Une autre façon utilisée pour propager de fausses informations sur Twitter est en présentant l'information fausse comme un retweet. Par exemple: “vraiment? RT @JoeBiden j’annonce ma retraite de la politique."
Les personnes créant des fausses publications créent souvent de faux comptes vérifiés pour faire semblant d’être légitimes, seulement en ajoutant l’image d’un « coche » bleu sur la photo de profil. Pour vérifier si un compte est effectivement vérifié, survolez le « coche » bleu, et vous verrez le texte "compte vérifiée". Si ce n’est pas le cas, ce n’est pas un compte vérifié.
Facebook propose un système de vérification similaire, en utilisant le coche bleu, pour les célébrités, des journalistes et des responsables gouvernementaux. Ces coches bleues peuvent apparaître sur les pages Facebook ainsi que sur des profils personnels. (Comme avec Twitter, Facebook gère le programme de vérification, et décide quelles demandes de vérification accepter.) Sur les pages Facebook, comme ci-dessous de Usain Bolt, le coche bleu apparaît sous la photo de couverture, à côté du nom de la personne.

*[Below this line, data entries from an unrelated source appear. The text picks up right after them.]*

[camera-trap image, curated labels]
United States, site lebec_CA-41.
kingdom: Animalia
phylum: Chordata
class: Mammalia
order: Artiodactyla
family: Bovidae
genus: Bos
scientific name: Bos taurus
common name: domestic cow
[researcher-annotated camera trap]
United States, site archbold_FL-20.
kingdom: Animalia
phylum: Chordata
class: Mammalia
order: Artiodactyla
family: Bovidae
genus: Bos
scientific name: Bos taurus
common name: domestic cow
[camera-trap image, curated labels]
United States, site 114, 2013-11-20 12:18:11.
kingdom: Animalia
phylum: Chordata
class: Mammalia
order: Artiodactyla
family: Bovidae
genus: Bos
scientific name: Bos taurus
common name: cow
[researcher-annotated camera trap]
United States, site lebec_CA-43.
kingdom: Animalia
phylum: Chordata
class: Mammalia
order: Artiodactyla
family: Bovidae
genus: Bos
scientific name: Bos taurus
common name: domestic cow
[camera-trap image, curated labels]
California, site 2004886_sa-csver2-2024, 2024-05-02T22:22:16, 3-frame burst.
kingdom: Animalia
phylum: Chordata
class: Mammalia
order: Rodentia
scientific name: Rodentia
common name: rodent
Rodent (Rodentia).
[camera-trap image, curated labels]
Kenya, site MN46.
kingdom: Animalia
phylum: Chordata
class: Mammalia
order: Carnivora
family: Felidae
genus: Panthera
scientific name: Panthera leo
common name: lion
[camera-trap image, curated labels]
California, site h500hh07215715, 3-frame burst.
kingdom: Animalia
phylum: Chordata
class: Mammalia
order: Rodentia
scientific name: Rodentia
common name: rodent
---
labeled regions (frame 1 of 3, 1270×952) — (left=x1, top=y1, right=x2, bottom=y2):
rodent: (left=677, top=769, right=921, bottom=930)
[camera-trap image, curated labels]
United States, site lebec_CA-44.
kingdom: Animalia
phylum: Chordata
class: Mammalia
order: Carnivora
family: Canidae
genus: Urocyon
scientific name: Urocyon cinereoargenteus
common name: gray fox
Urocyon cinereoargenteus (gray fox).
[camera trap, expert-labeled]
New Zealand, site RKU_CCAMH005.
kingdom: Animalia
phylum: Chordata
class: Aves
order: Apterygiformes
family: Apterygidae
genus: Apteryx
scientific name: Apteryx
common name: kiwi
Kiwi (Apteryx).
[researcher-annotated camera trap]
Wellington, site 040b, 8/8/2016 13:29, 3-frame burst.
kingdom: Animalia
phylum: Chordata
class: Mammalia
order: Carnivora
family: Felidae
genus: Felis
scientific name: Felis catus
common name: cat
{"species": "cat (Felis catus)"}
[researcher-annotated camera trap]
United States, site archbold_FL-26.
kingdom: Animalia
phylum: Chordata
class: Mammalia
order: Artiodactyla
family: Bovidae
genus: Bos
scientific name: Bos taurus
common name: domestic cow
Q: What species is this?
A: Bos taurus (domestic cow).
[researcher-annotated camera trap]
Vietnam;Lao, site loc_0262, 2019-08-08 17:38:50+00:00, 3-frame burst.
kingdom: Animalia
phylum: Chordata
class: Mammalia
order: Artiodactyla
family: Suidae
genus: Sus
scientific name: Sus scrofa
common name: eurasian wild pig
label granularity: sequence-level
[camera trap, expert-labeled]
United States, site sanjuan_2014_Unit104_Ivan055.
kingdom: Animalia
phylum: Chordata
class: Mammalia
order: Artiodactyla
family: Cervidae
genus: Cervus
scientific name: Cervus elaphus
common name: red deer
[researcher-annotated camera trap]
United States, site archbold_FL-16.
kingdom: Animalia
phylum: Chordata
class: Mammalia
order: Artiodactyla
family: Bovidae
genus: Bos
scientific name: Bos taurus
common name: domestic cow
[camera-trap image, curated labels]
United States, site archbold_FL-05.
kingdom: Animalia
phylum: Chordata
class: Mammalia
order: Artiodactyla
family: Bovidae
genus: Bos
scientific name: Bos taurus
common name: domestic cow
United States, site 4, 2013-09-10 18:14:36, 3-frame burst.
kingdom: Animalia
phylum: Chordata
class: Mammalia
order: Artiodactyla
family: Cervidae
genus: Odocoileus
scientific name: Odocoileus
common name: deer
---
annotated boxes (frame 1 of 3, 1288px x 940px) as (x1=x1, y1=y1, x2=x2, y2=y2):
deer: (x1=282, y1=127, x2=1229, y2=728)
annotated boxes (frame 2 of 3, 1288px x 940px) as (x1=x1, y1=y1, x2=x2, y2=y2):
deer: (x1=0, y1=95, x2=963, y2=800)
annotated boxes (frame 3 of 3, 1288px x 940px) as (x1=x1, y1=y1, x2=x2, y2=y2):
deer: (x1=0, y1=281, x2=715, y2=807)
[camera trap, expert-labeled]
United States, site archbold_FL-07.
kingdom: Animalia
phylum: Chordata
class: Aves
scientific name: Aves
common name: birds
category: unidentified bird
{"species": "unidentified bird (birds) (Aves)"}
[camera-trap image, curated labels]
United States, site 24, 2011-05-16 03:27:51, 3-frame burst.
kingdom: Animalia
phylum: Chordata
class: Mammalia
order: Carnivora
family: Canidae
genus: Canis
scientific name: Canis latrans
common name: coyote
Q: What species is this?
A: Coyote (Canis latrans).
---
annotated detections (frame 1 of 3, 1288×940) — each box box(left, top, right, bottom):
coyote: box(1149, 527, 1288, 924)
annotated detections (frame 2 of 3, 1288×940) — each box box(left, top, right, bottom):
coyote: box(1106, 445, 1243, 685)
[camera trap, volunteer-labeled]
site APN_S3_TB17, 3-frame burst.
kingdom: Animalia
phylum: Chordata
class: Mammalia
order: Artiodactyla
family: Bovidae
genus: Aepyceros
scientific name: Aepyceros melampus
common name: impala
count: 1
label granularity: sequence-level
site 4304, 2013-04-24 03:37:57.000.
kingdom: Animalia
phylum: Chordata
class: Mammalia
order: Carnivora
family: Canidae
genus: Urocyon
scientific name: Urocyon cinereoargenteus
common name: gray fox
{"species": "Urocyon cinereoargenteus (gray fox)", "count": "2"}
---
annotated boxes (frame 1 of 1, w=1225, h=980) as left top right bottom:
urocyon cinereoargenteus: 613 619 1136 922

Sur des profils personnels, le coche bleu apparaît sur la photo de couverture. Voici le profil de Liz Heron, rédacteur en chef de médias émergents au Wall Street Journal:
Il est intéressant de noter que, comme avec Twitter, les gens ajoutent des photos modifiés avec Photoshop pour rajouter des coches directement sur la photo. Donc, comme avec Twitter, si vous passez votre souris sur le coche, le texte «profil vérifié" devrait apparaître.
Comme avec Twitter, il faut se souvenir que le processus de vérification est loin d'être transparent, de sorte qu’avec des personnes moins célèbres, il peut être difficile de savoir si un compte non vérifiée est faux ou s’il est tout simplement pas assez célèbre pour être vérifié!
Même avec ces programmes de vérification officiels mis en place, il n'y a pas de moyen rapide de vérifier si un compte est réel, autre qu’avec des contrôles minutieux de tous les détails disponibles sur le profil. Les aspects à examiner incluent les sites web liés au compte, la situation, les photos et vidéos du profil, les mises à jour ou les tweets précedents. Qui sont leurs amis ou abonnés? Qui ont-ils suivi? Est-ce qu'ils ont sur des listes de quelqu'un d'autre?
Si vous cherchez un contenu riche, comme une photo ou une vidéo, une des premières questions est s’il s’agit d’un contenu original. En utilisant des outils de recherche inversé d'images tels que TinEye ou Google Images3, vous pouvez savoir si l’image a été mise en ligne précédemment. (Pour plus de détails sur l'utilisation de ces outils, voir le chapitre 4.)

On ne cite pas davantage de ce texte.